Some stream operations respect the encounter order. For instance, both distinct and sorted preserve the original order of elements (if ordering is preserved, we say that an operation is stable).

The parallel version of findFirst, limit, and skip can be expensive on ordered stream, since it needs to coordinate between the streams to maintain the order.

If we have an ordered stream and respecting the original order is not important, we can call unordered() as part of the chain command to make the parallel operations much more efficient.

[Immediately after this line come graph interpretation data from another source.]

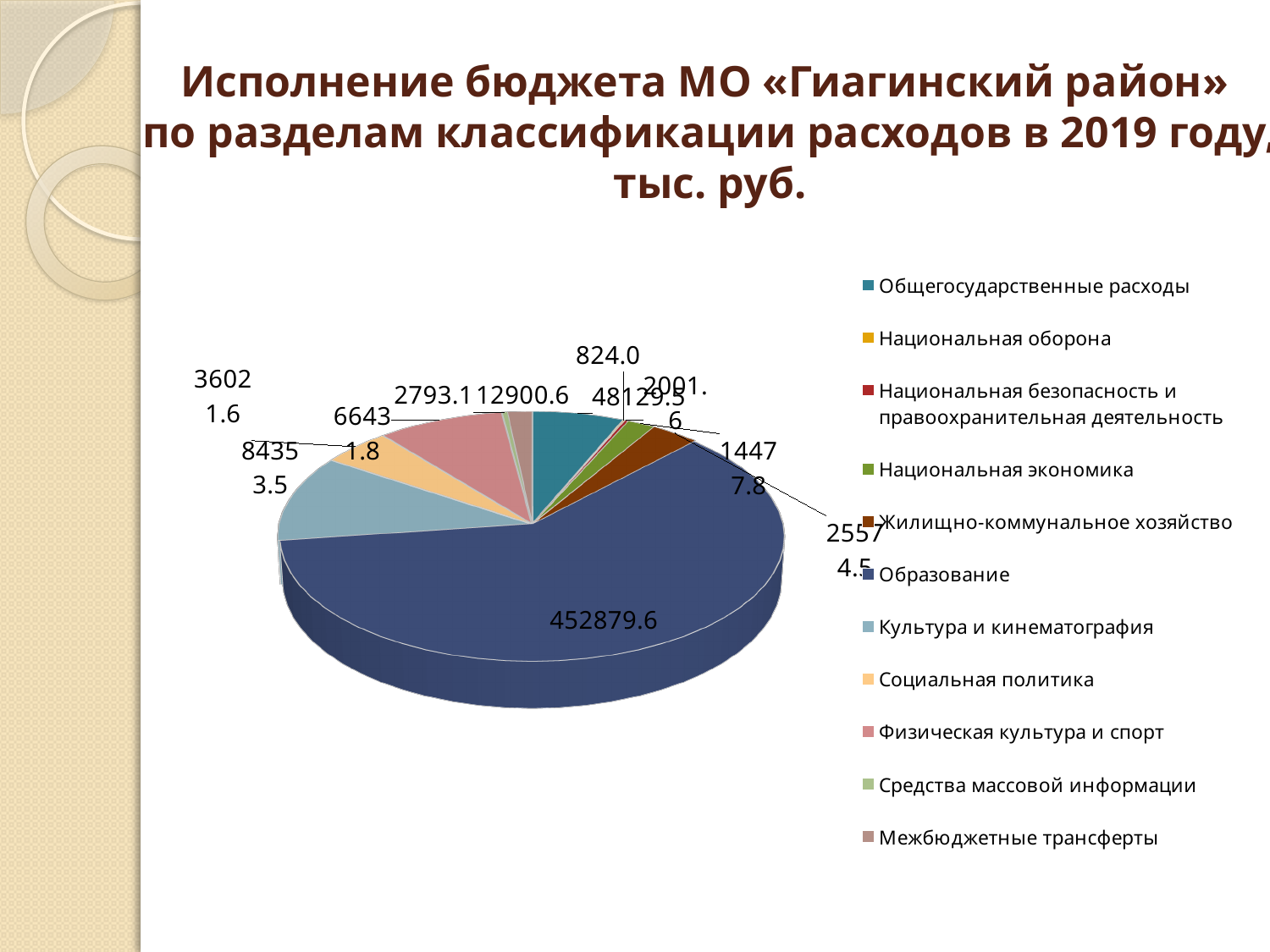
Which category is the last entry in the legend? Межбюджетные трансферты What is the title of the chart? Исполнение бюджета МО «Гиагинский район» по разделам классификации расходов в 2019 году, тыс. руб. What kind of chart is shown on the slide? pie chart How many categories does the legend list? 11 What value is shown for Образование? 452879.6 Which slice is larger, Образование or Общегосударственные расходы? Образование Which category has the largest slice of the pie? Образование Which slice is larger, Образование or Культура и кинематография? Образование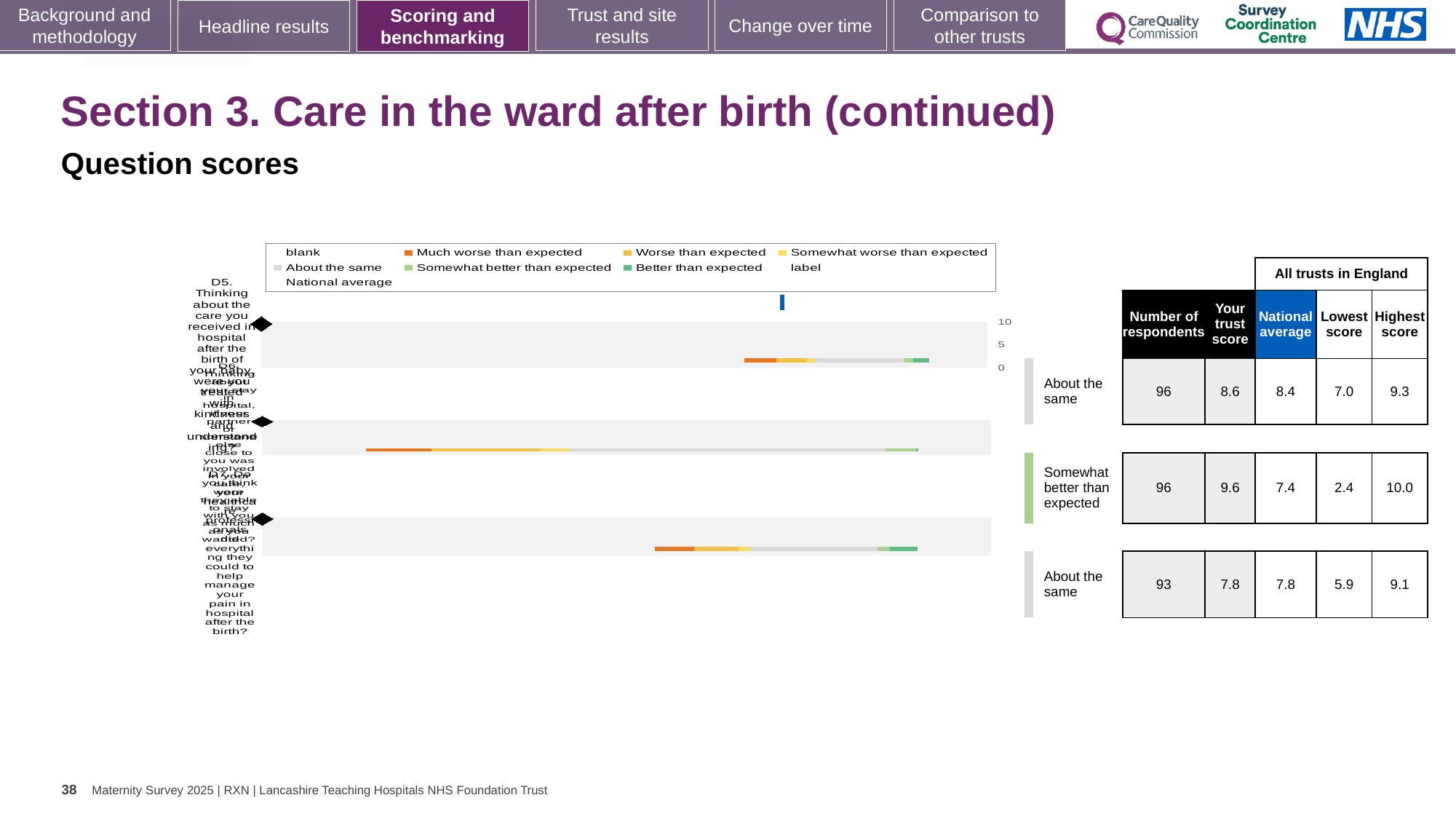
In the table beside the chart, which row has the highest 'Your trust score'? the second row (Somewhat better than expected), 9.6 What is the highest value shown on the chart's axis? 10 In the table beside the chart, what is the difference between the trust score and the national average for the second row (Somewhat better than expected)? 2.2 In the table beside the chart, what is the highest score among all trusts in England for the first row? 9.3 What kind of chart is shown on the slide? bar chart In the table beside the chart, is the trust score or the national average larger for the second row (Somewhat better than expected)? trust score (9.6) What colour does the legend use for 'Much worse than expected'? orange In the table beside the chart, what is the lowest score among all trusts in England for the second row (Somewhat better than expected)? 2.4 What benchmark label is given for the second bar of the chart? Somewhat better than expected In the table beside the chart, how many respondents are listed for the third row? 93 In the table beside the chart, what is the 'Your trust score' for the first row (About the same, 96 respondents)? 8.6 How many bars (question rows) does the chart show? 3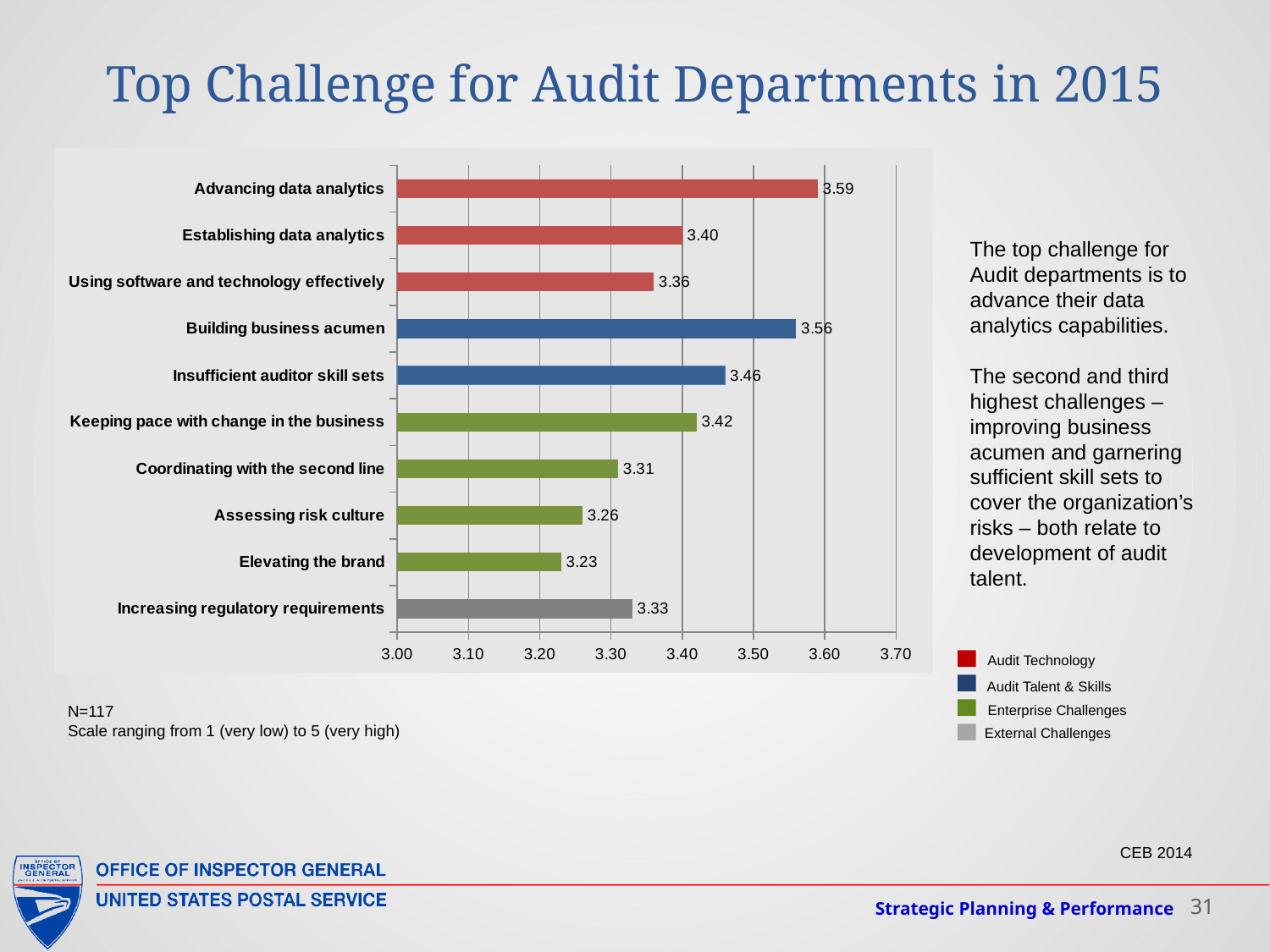
What is the value for Elevating the brand? 3.23 How many categories are shown in the chart? 10 Which category has the lowest value? Elevating the brand What kind of chart is shown on the slide? Bar chart Which category has the highest value? Advancing data analytics How many entries does the legend list? 4 Is the value for Coordinating with the second line greater or less than 3.40? less What is the value for Building business acumen? 3.56 What is the value for Advancing data analytics? 3.59 What is the difference between the values for Advancing data analytics and Establishing data analytics? 0.19 Which is larger, the value for Insufficient auditor skill sets or the value for Keeping pace with change in the business? Insufficient auditor skill sets What is the value for Increasing regulatory requirements? 3.33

The following, for example, takes about 700 ms on my iMac:

1
2
3
4
5
    Stream.iterate(0, i -> i + 7)
        .parallel()
        .limit(10_000_000)
        .filter(i -> i % 64 == 0)
        .forEachOrdered(i -> { });

But, with unordered() inserted, it takes about 350ms, a 2x speed up!

1
2
3
4
5
6
    Stream.iterate(0, i -> i + 7)
        .parallel()
        .unordered()
        .limit(10_000_000)
        .filter(i -> i % 64 == 0)
        .forEachOrdered(i -> { });

Exercise

  1. The last two lines of compute of Summer class, which says:

    1
    2
        left.fork();
        return right.compute() + left.join();
    

    What would happen if we change these two lines to the following:

    (a).

    1
        return right.compute() + left.compute();
    

    (b).

    1
    2
    3
        right.fork();
        left.fork();
        return right.join() + left.join();
    

    (c )

    1
    2
        right.fork();
        return right.join() + left.compute();
    

  2. What is the value of the variable x after executing the following statement?

    1
    Stream.of(1,2,3,4).reduce(0, (result, x) -> result * 2 + x);
    

    After we parallelized the above code into the following, we found the output is different. Why?

    1
    Stream.of(1,2,3,4).parallel().reduce(0, (result, x) -> result * 2 + x);
    

  3. Take the standard implementation of merge sort (e.g., from CS2040) and parallelize it with fork and join.


  1. iPhone X comes with A11 Bionic chip with six cores. The fastest supercomputer in the world as of this writing, the Sunway TaihuLight (神威 太湖之光), has 40,960 processors, each with 256 cores, giving a total of 10,485,760 cores. 

  2. This is a more efficient version of the code you have seen, since it stops testing after the square root of the n

  3. The operating systems and JVM can decide this depends on how many cores or processors are available and how many tasks are pending. But these details are hidden from us so we do not need to worry about them unless we want to squeeze some performance out of this -- in which case you should to take CS2106 and CS3210.